> _Short problem_: How many lines of the records below contain the word "small"? Tally them and reply with the number alone.
## Begin Recorded data
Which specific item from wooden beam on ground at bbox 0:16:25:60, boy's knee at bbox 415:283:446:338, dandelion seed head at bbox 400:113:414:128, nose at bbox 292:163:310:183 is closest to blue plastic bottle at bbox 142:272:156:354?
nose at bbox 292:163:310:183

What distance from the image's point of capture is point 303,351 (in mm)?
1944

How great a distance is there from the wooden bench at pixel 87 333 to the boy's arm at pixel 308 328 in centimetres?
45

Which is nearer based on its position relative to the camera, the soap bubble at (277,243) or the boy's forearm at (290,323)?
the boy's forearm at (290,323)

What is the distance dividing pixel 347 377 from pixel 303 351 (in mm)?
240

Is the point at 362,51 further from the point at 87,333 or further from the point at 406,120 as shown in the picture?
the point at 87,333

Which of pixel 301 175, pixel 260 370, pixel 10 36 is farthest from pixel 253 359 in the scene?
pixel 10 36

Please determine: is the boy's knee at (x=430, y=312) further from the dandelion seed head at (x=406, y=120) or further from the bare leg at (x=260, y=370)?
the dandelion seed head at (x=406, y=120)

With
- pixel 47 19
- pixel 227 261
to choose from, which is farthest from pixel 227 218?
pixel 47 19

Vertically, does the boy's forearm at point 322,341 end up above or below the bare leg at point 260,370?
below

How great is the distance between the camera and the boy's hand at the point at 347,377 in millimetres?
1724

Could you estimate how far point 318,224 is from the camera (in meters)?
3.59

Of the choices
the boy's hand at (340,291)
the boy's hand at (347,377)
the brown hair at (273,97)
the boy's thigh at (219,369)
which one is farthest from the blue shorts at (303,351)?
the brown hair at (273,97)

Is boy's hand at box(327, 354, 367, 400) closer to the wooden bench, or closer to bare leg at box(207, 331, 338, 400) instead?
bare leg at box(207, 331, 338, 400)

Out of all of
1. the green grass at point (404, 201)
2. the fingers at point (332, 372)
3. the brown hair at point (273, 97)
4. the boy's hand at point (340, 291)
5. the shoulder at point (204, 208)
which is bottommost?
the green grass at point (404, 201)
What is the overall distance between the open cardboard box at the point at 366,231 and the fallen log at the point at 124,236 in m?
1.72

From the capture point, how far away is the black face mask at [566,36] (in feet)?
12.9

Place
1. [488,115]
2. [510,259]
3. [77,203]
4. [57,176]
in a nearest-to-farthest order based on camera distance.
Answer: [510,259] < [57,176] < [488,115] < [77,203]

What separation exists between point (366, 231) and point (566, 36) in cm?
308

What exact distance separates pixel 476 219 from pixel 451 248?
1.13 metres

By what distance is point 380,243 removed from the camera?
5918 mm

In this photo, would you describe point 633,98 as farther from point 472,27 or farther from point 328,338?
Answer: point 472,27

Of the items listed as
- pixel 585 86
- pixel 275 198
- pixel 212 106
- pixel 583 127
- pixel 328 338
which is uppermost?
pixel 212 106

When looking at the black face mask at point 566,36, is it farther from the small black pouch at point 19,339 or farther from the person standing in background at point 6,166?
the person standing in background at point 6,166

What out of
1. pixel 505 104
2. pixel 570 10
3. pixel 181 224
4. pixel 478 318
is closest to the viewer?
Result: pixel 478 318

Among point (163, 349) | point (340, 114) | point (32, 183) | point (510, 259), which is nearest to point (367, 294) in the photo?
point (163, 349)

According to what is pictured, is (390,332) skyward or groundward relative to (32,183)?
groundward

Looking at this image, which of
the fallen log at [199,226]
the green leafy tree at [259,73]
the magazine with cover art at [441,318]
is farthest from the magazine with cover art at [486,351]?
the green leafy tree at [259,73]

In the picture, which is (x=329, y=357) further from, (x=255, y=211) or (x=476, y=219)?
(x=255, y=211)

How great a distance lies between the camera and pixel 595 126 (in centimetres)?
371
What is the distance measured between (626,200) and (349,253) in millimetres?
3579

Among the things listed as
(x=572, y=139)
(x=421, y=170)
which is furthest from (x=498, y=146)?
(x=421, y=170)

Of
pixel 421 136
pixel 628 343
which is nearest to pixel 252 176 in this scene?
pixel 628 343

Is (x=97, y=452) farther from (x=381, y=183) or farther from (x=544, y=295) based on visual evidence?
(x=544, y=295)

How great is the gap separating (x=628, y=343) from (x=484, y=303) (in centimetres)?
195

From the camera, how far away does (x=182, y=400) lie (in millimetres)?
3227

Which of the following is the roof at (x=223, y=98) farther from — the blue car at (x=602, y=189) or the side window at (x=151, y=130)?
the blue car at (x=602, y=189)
## End Recorded data
## Begin Recorded data
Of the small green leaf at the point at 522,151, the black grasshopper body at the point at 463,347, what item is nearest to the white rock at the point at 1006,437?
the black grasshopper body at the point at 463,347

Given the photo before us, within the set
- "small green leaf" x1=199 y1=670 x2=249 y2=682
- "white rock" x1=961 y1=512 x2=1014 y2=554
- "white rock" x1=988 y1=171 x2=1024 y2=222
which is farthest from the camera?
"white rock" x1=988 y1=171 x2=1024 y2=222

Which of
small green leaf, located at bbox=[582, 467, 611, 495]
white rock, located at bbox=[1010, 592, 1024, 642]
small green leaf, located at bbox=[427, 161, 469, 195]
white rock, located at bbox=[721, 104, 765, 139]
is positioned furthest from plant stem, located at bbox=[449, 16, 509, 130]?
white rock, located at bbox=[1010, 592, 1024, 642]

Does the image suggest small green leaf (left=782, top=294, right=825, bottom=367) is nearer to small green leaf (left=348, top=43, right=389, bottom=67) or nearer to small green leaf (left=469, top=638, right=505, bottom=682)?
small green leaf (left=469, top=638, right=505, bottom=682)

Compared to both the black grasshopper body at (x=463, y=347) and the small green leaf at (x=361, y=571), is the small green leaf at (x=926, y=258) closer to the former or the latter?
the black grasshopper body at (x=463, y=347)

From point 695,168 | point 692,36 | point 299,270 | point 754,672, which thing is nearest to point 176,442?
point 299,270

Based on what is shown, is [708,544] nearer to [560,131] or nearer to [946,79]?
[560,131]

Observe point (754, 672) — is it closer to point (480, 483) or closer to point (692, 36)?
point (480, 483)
## End Recorded data
> _Task answer_: 8